I first heard of investing from my Dad when I was in high school. I don’t recall any specifics except the idea that you can own a part of a company by buying stock in that company. It was about the time Alaska became a State and I had finished a term paper on ‘Alaska – the Last Frontier.’ I had to get a piece of the action so I had Dad buy me some stock in Alaska Airlines.

How could I miss? New state, airlines were getting jet planes, etc. A sure bet! Well, it never ‘took off’ and I later sold it for a negligible gain or loss.

During this time, I learned that when you buy a stock, you own a prorata share of the company. Bonds are funds that are lent to the company and represent no ownership of that company, but they are in a preferred position. Stocks are considered ‘equity’ while bonds are considered ‘debt’ or loans to the company. Both stock and bonds ‘earn’ interest; which over time equates to a return in investment. Also, most stocks pay dividends, a sharing of the profits of the company.

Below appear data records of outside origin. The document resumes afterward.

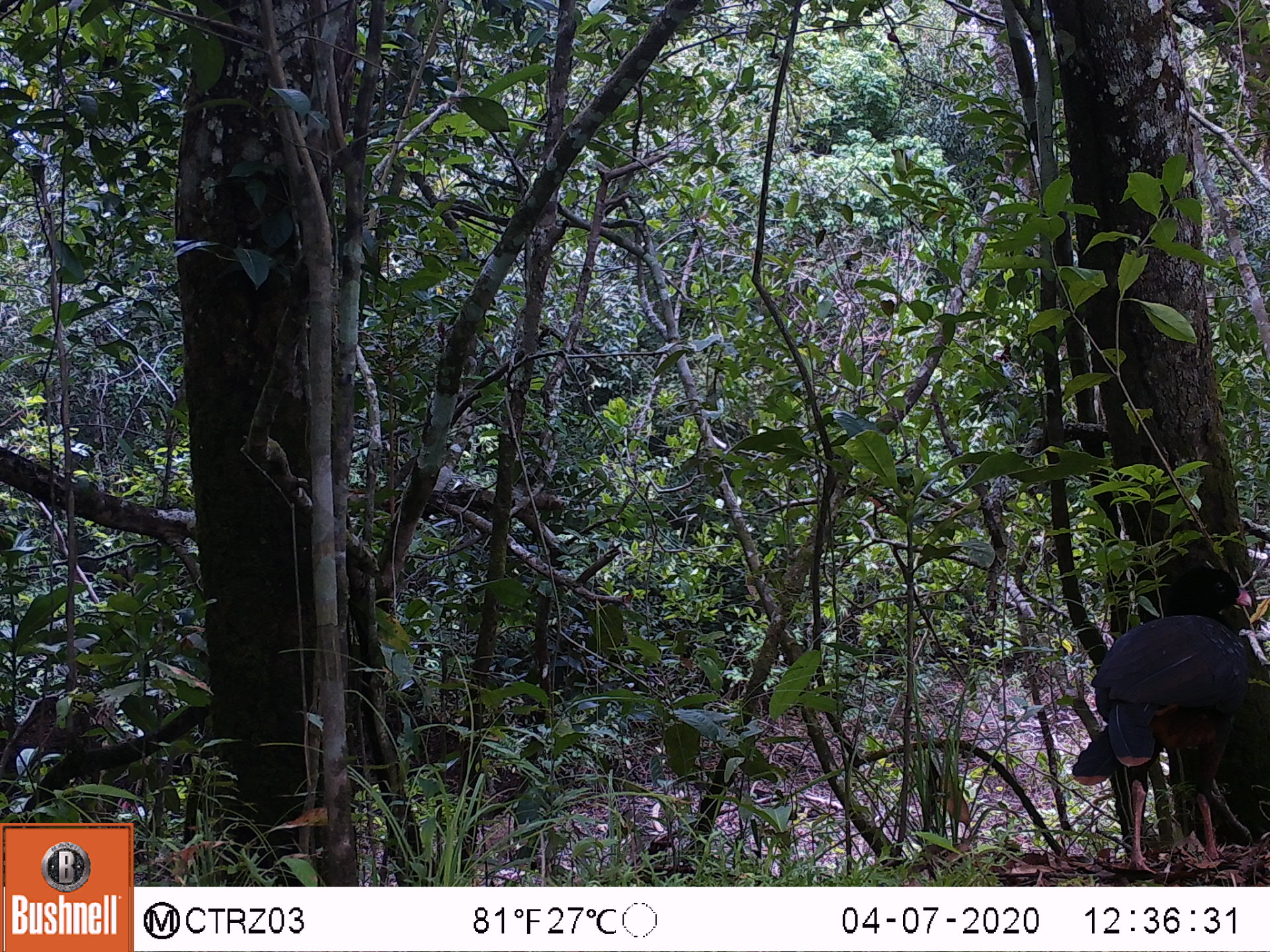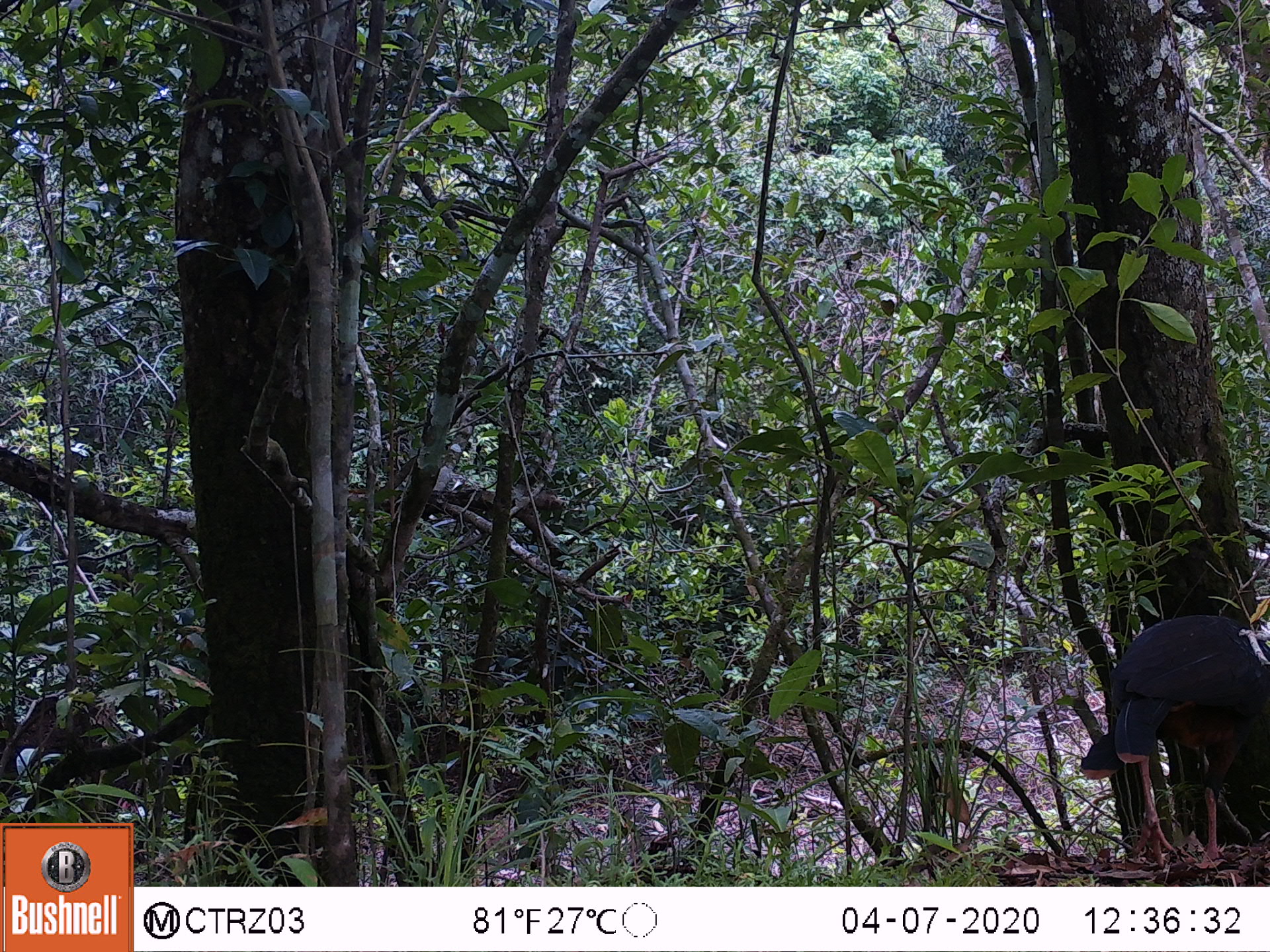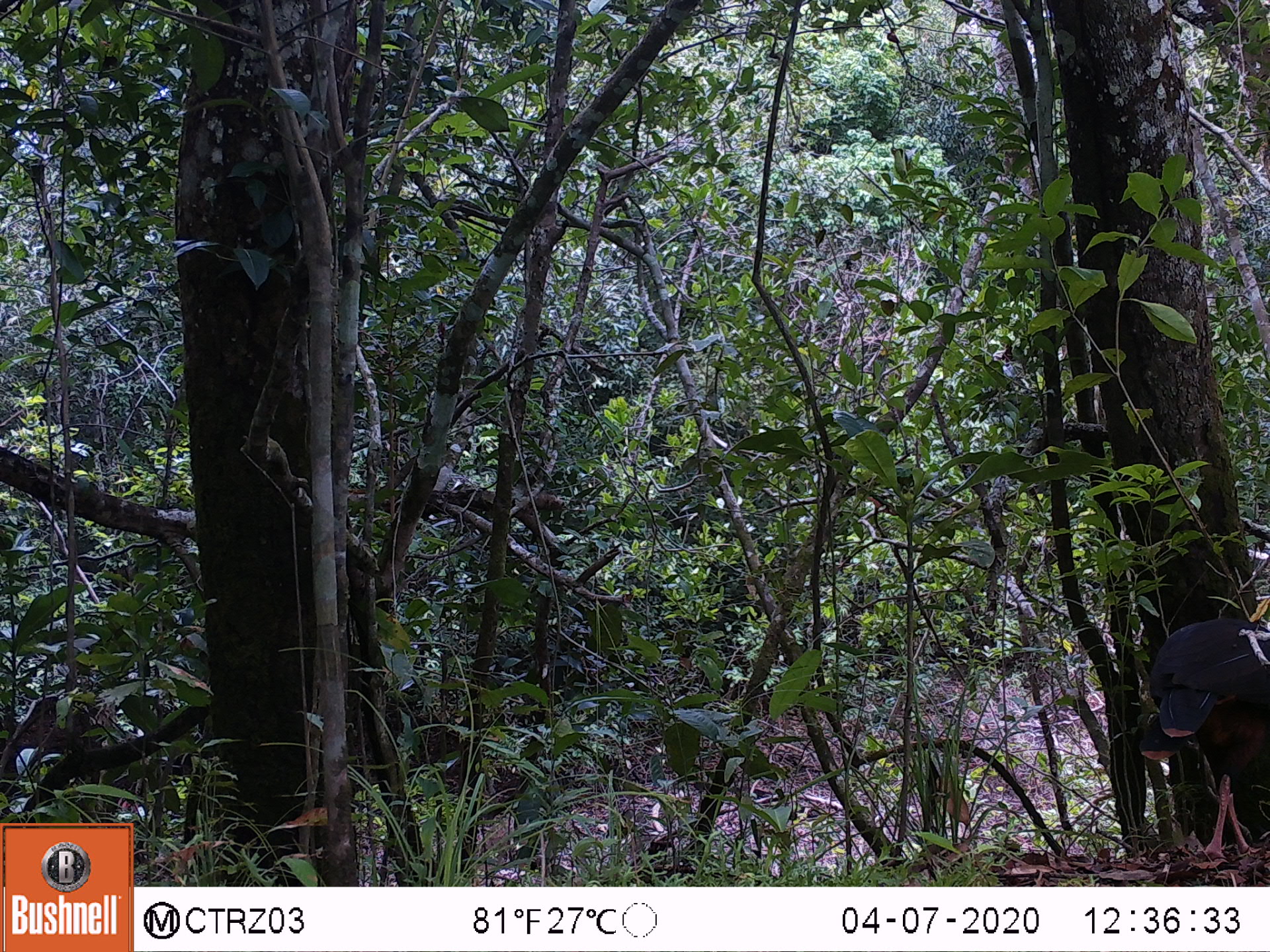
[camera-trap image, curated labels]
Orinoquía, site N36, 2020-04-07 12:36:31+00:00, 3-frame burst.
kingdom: Animalia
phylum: Chordata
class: Aves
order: Galliformes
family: Cracidae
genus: Mitu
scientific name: Mitu salvini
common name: salvin's currasow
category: salvins curassow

On the surface, it’s rather simple. You or I could start a company as follows: You put up $500 and I’ll put up $500 and we will go to the race track for the day. If we lose some, you get the first $500, I get the rest; however if I get more back than my $500, you get 10% of the winnings while I get 90%.

This simplistic example demonstrates what it would be like: you own a bond in our company, I own the stock. This scenario shows that bonds may be more secure, though with lower returns, and stocks, though riskier, may have higher reward.

A similar example can be applied to real estate which we are all exposed to whether we own or rent.

In 1968, may friend and I decided to by a duplex in Newport Beach.

    The cost or sale price was $39,000. ( “once upon a time never comes again”)

    The down payment was $ 3,000 (equity which if it was a corporation would be ‘stock’).

     The seller provided a loan of $36,000 which would be a ‘bond’ in the corporate world.

We split the work load: I manage the property, he did the accounting. We sold it about a year later for $51,000, so our profit was $12,000 minus our related costs of about $3,000 or $9,000

So our downpayment was     $3,000 (equity)

We received after costs          $9,000 (profit)

Our return on investment was   300% for the year.

But this is misleading!   Why? It doesn’t factor in the value of our own labor, which I estimate to be $3000. This reduces the profit total to $6000, or 100% return in investment, a big difference. I mention this because, should you ever be the promoter of an investment venture, you need to know that your efforts are worthy contributions.

Over the years since, I like to reflect on what the valuation of my first $1500 has become as a result of reinvesting the proceeds. It’s now grown to at least $150,000. Investing not only can augment your savings, it can protect your money from depreciation in value that comes naturally from inflation. When you have money in a savings account, or ‘cash under the mattress,’ that money will buy you less 1 year from today than it will buy today.